▸ DOCUMENT EXCERPT
Abstract
Herein, we develop glycidyl silanes to facilitate highly regioselective hydrosilylation of internal propargyl alcohols, the products of which can in turn be converted to synthetically useful fluorosilanes for further chemical transfor-mations under mild conditions. Structure–selectivity studies and density functional theory calculations are consistent with high regioselectivity arising from a critical intermolecular hydrogen bond between the glycidyl and propargylic hydroxy groups. A broad substrate scope illustrates the generality of this reaction to form beta-E silylalkenes. Treatment of the beta-E silylalkenes with a fluoride salt induces simultaneous removal of the glycidyl group and activation of the silane under mild conditions. The fluorosilane products can be converted into vinyl arene and ketone derivatives via Hiyama coupling and Tamao–Fleming oxidation reactions, respectively. The discovery that glycidyl silane improves hydrosilylation regioselectivity and is compatible with expedient silylalkene derivatization may prove applicable to a variety of similar alkyne hydrofunctionalization reactions.

▸ DATA EXTRACT
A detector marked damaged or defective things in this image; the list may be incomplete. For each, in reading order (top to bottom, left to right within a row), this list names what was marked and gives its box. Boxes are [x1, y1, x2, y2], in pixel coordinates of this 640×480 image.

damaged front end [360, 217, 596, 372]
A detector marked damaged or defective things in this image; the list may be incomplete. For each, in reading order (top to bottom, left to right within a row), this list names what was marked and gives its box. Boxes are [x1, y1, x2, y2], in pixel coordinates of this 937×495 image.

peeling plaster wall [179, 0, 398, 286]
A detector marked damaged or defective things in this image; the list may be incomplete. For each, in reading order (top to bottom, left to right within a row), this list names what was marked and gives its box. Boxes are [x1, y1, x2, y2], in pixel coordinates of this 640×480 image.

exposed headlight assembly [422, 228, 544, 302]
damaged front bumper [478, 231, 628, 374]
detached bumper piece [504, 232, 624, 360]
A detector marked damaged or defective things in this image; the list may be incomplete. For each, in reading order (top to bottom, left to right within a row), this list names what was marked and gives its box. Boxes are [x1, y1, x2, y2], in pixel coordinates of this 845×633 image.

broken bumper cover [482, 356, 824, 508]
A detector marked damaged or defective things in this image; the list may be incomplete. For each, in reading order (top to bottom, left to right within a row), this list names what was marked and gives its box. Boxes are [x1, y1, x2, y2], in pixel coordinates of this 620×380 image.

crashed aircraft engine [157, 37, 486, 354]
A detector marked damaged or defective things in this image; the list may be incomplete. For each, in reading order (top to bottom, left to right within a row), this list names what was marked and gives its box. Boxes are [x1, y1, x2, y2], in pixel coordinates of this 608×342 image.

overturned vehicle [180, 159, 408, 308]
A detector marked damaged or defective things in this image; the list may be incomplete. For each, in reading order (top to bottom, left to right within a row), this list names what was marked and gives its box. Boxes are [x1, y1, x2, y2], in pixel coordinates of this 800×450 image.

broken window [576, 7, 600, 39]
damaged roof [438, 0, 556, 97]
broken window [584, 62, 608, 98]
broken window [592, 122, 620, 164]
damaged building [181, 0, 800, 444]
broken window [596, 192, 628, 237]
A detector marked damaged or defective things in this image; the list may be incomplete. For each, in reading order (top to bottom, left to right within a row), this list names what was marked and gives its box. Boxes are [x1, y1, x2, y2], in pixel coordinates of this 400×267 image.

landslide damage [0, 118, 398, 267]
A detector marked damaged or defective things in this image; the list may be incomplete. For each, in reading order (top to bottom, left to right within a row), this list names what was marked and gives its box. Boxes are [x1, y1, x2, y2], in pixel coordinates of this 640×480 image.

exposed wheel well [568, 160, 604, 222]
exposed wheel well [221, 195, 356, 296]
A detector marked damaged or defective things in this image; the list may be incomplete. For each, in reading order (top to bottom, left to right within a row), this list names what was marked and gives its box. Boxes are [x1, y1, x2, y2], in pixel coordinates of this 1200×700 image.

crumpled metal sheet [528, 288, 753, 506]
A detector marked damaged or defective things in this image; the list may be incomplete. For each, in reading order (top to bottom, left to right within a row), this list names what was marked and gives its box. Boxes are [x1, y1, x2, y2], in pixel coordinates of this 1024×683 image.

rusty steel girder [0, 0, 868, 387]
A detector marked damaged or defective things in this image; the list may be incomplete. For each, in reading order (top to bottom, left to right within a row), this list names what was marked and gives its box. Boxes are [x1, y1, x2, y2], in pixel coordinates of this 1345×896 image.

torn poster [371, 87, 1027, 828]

▸ DO THIS
Extract the abstract on glycidyl silanes and hydrosilylation from above, and reproduce the entire passage word for word.

▸ RESULT OF THIS EXERCISE
Abstract
Herein, we develop glycidyl silanes to facilitate highly regioselective hydrosilylation of internal propargyl alcohols, the products of which can in turn be converted to synthetically useful fluorosilanes for further chemical transfor-mations under mild conditions. Structure–selectivity studies and density functional theory calculations are consistent with high regioselectivity arising from a critical intermolecular hydrogen bond between the glycidyl and propargylic hydroxy groups. A broad substrate scope illustrates the generality of this reaction to form beta-E silylalkenes. Treatment of the beta-E silylalkenes with a fluoride salt induces simultaneous removal of the glycidyl group and activation of the silane under mild conditions. The fluorosilane products can be converted into vinyl arene and ketone derivatives via Hiyama coupling and Tamao–Fleming oxidation reactions, respectively. The discovery that glycidyl silane improves hydrosilylation regioselectivity and is compatible with expedient silylalkene derivatization may prove applicable to a variety of similar alkyne hydrofunctionalization reactions.